Début mars 2024, les autorités iranniennes condamnent Sharvin Hajipour à 3 ans et huit mois de prison pour "activités de propagande contre la République islamique" et d'"incitation à l'émeute".

Conclusion : Un an et demi après le mouvement né de la mort de Mahsa Amini, les gardiens de la révolution ne parviennent toujours pas à museler la contestation qui prend de plus en plus la forme d'une désobéissance civile. En dépit des risques encourus, les protestations perdurent et prennent une forme moins frontale, mais toujours aussi créative. Combien de temps ce régime antidémocratique, corrompu et impopulaire pourra-t-il se maintenir ? Difficile de le dire; toujours est-il que les chanteurs auront pris leur part dans la dénonciation d'un système vermoulu et rejeté par l'écrasante majorité de la population iranienne.

Notes:

1. La jeune femme, originaire de la ville de Saqez dans le Kurdistan iranien, était en visite à Téhéran lors de son arrestation. 

2. Toutefois, la police des moeurs, qui violentait littéralement les femmes, semblent avoir disparu.

3. En 2009, le film "Les Chats persans" du réalisateur Bahman Ghobadi retrace le parcours chaotique de jeunes Iraniens qui cherchent à créer leur groupe de rock. 
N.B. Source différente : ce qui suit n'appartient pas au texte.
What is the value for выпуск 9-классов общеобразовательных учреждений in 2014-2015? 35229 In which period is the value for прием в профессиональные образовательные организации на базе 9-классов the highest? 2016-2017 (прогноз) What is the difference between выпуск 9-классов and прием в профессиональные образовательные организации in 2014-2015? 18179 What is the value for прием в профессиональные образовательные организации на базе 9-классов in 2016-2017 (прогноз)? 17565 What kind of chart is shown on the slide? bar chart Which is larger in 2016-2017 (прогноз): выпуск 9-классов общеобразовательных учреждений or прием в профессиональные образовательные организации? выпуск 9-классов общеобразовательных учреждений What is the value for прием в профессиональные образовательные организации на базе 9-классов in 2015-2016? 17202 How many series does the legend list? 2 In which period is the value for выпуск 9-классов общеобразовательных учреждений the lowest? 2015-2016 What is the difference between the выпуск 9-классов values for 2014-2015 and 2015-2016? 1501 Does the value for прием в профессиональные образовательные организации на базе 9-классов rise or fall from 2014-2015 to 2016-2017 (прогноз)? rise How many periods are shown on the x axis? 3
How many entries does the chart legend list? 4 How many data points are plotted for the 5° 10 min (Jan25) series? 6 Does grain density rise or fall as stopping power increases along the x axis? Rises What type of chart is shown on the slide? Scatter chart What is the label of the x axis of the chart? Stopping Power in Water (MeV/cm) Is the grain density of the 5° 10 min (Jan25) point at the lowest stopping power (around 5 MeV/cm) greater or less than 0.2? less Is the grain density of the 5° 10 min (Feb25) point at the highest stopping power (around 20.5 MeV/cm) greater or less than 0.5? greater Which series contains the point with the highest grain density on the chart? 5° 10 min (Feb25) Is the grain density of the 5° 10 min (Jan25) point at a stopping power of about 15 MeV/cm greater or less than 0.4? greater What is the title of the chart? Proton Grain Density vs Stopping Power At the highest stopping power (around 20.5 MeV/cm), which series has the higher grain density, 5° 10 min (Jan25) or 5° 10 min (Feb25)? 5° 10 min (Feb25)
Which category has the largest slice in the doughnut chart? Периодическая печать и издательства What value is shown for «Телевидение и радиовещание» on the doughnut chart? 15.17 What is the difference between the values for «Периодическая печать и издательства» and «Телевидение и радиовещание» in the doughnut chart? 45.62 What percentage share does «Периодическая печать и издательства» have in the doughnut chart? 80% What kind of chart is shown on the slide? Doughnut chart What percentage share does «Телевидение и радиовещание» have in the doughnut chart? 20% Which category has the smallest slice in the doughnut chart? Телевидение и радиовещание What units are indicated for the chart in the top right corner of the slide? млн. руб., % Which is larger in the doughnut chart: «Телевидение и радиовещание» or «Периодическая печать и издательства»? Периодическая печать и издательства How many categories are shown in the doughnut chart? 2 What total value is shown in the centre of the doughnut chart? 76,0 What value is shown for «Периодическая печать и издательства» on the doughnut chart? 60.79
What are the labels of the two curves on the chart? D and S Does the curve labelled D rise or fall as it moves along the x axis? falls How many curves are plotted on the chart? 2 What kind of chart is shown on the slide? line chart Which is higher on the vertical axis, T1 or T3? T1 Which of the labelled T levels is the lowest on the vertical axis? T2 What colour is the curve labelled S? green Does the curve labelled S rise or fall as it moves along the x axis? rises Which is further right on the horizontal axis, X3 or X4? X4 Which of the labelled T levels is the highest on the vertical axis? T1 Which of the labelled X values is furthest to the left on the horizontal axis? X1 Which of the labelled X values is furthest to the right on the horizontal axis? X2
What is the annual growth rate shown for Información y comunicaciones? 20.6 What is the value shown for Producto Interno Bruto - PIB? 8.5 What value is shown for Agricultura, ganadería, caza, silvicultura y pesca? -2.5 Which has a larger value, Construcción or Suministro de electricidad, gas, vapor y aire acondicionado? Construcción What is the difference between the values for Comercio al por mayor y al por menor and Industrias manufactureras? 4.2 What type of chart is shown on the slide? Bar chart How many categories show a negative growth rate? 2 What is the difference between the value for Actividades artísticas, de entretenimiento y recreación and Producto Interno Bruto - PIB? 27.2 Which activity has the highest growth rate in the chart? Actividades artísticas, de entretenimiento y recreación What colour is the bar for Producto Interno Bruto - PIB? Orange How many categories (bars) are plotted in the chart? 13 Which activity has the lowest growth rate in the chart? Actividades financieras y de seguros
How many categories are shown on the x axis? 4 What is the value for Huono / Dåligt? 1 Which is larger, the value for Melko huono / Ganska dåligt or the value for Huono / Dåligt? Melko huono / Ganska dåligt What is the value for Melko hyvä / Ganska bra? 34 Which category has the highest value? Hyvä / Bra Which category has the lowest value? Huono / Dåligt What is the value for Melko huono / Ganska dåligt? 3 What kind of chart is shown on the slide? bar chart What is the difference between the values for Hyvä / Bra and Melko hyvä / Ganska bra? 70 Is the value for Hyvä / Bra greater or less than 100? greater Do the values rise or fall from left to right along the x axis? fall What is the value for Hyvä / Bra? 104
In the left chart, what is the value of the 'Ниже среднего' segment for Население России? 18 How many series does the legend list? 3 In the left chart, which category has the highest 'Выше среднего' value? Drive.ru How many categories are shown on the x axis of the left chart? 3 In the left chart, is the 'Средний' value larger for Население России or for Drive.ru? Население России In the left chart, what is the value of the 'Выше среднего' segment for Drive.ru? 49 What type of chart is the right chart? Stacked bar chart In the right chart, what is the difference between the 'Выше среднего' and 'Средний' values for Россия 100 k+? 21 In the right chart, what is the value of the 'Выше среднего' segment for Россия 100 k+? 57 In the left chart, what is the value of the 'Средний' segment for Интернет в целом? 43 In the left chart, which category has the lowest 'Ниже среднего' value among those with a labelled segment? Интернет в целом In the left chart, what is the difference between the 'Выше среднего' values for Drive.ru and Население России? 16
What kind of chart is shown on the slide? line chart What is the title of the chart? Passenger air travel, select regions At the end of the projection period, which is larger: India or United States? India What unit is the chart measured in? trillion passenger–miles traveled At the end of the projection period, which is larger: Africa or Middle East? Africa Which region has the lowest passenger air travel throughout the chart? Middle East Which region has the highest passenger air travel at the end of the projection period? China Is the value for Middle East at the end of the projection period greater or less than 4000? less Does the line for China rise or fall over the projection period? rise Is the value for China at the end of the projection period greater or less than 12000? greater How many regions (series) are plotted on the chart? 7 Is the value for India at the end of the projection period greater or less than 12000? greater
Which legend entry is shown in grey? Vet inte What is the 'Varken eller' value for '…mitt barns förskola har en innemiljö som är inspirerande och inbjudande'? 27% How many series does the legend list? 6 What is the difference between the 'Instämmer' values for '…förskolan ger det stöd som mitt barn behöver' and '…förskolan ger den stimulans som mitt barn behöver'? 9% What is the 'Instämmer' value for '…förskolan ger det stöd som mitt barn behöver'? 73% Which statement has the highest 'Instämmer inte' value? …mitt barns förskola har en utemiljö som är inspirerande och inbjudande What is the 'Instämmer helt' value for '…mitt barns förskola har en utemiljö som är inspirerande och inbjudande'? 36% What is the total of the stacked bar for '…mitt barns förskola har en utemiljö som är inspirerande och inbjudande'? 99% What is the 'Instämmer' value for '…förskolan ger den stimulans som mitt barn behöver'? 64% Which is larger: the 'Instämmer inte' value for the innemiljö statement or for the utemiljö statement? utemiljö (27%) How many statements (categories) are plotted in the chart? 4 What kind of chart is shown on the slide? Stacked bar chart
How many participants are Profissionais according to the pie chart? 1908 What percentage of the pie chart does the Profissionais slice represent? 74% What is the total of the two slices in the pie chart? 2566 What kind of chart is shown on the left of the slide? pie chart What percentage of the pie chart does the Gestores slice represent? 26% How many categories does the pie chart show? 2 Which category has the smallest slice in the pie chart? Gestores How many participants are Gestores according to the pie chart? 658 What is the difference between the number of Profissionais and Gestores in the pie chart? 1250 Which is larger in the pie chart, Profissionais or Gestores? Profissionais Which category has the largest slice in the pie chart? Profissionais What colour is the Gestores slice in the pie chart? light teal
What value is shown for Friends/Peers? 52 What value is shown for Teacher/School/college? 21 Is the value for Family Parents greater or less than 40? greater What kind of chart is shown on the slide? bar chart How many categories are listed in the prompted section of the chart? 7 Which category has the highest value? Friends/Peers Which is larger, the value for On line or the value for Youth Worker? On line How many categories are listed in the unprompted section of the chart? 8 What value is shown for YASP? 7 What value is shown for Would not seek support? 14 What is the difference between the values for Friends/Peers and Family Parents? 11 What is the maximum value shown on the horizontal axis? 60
4. Hajipour doit publier une vidéo sur son compte Instagram, dans laquelle il s'excuse pour son irresponsabilité en précisant qu'il n'a aucune intention politique. "Cette technique intrusive nouvelle, l'autoconfession forcée publiée sur les coptes des réseaux sociaux des personnes arrêtées, sera beaucoup utilisée désormais par les forces de répression. Elle charge les opposants de la production et la diffusion de «l'aveu», les transformant temporairement en bourreaux d'eux-mêmes." (source I p 64)

 Sources:

A. "En Iran et dans le monde, un mois de contestation après la mort de Mahsa Amini." [France Info] 

B. "Iran: combien de révolutions?" [Le Dessous des Cartes sur Arte]

C. «"Baraye", l'hymne du soulèvement iranien.» [Le Monde]

D. "Spéciale Iran : les artistes au cœur de la révolution", France Culture va plus loin le samedi. 

E. "Iran : une contestation étouffée." Entretien avec Azadek Kian. Une leçon de géopolitique du Dessous des cartes.

F. Anaïs Fléchet : "La musique, dans les caves et sur les toits", in L'histoire n° 506, avril 2023.

G. Articles du Courrier international, #AuxSons, The Markaz Review.

H. "Le rappeur Toomaj Salehi, voix de la révolte contre les Mollahs", la BO du monde du lundi 4 décembre 2023.

I. Chowra Makaremi : "Femme ! Vie ! Liberté!", La Découverte, 2023.

4 commentaires:

DoMi a dit…

Condamné, hier, à trois ans et huis mois de prison, assortis à une interdiction de sortie d'Iran. Affreux.
https://www.instagram.com/p/C39xCC2r4RF/
Merci pour vos billets, tous passionnants.

blottière a dit…

Merci DoMi pour les encouragements et l'information. Très triste. Courrier International s'en fait également l'écho. https://www.courrierinternational.com/article/repression-iran-le-chanteur-de-baraye-condamne-a-plus-de-trois-ans-de-prison

DoMi a dit…

J’ai appris ça par Marjane Satrapi, qui l’a annoncé sur sa page Instagram. Je n’ai vu votre mise à jour qu’après avoir laissé mon commentaire. Comme un lapsus, il faut bien sûr lire « huit » et non pas « huis » ans…

blottière a dit…

Merci DoMi pour l'intérêt que vous portez au site.